Per questa mostra interamente dedicata allo Spirito del Lago, non solo mette in scena un omaggio al tipico paesaggio di Lecco, ma crea un universo lacustre popolato di personaggi improbabili quanto divertenti. Su di una grande parete ha disposto una composizione di 23 opere che dà il titolo alla mostra, in cui prevale l’azzurro dell’acqua: tanti piccoli lavori che formano una costellazione liquida. I personaggi, tra cui i Gemelli Pollock e i suoi Adamo ed Eva che ben conosciamo, stanno però anche a collegare il tema del lago a quello più in generale dell’acqua come origine della vita. E del resto tutto brulica in questa installazione a parete, gli umani sono attorniati da una serie enorme di mostriciattoli strani e quasi sempre monoculari, a sottolineare un’origine aliena o teratogenetica. In effetti tutti questi esseri guardano verso gli spettatori, le creature del lago ci osservano, forse i mostri siamo noi. I vari serpenti richiamano lumaconi o l’inevitabile Larrie il Lariosauro, rettile lacustre del Lago di Como, ma vi sono anche Angry Birds minacciosi, e altre specie bislacche che popolano un mondo liquido.

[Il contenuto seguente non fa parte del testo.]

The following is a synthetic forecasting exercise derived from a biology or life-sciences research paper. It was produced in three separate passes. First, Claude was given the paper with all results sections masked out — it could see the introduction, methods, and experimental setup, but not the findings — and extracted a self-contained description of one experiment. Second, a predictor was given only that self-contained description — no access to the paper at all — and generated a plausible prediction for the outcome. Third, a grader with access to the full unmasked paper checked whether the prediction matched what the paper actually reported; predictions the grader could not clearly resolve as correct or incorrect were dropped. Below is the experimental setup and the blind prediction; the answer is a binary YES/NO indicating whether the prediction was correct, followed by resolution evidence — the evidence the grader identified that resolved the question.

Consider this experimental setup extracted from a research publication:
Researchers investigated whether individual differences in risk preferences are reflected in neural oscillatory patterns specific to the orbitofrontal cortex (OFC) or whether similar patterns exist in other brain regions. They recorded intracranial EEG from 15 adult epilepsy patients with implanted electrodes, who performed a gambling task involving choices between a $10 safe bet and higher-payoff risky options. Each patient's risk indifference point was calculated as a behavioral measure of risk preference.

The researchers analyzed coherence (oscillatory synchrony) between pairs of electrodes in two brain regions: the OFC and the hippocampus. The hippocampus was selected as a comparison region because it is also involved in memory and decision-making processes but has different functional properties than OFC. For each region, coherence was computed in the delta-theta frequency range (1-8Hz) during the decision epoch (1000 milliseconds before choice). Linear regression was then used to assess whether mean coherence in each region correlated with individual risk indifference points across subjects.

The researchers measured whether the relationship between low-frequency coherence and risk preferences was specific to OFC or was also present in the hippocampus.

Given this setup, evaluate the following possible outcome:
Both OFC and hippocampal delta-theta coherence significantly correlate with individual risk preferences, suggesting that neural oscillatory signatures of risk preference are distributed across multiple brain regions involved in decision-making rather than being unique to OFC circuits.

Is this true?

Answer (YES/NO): NO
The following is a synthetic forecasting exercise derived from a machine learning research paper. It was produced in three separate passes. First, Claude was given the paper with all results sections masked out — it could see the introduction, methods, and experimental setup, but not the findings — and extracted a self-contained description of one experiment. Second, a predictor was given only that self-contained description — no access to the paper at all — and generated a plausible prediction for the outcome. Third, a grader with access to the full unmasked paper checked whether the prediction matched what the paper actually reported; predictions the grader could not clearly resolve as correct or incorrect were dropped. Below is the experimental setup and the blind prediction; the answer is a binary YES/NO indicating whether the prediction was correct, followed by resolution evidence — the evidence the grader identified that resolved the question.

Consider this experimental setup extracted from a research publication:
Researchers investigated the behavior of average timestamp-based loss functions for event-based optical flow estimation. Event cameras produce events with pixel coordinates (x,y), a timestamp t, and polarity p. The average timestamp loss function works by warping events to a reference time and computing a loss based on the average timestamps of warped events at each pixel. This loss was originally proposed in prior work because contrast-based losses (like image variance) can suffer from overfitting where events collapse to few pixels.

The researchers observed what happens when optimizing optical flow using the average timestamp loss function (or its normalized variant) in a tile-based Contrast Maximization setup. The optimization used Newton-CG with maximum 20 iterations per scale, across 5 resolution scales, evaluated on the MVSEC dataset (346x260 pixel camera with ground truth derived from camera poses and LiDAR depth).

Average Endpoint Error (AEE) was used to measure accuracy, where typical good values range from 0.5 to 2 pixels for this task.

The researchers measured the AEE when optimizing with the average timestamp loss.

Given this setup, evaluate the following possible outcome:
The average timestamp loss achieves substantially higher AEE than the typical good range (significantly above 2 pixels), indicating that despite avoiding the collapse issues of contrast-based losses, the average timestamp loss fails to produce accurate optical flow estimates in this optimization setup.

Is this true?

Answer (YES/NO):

Anche gli umani, i nostri progenitori edenici o i vari single disseminati tra le acque, hanno varietà di colori che lasciano intuire variazioni genetiche in forte progresso estetico. Una vera e propria folla si nasconde sotto la superficie del lago, l’acqua è fertile habitat di creature impossibili, di una vitalità che si replica in modo autonomo, secondo regole prese dal caso o da nascoste affinità. Gianni Cella in questo lavoro in particolare rivela la sua capacità narrativa, il suo giocare con le forme e i colori creando un popolo che sembra partorito dai sogni e dalle paure dei bambini. In fondo è un creatore di favole. L’omaggio a Lecco, e il ritorno in una galleria “storica” per lui che vi espose coi Plumcake nel 1994, si allarga ad un popolo occhieggiante e simpatico, ad un puzzle che ognuno può comporre e scomporre secondo la propria fantasia.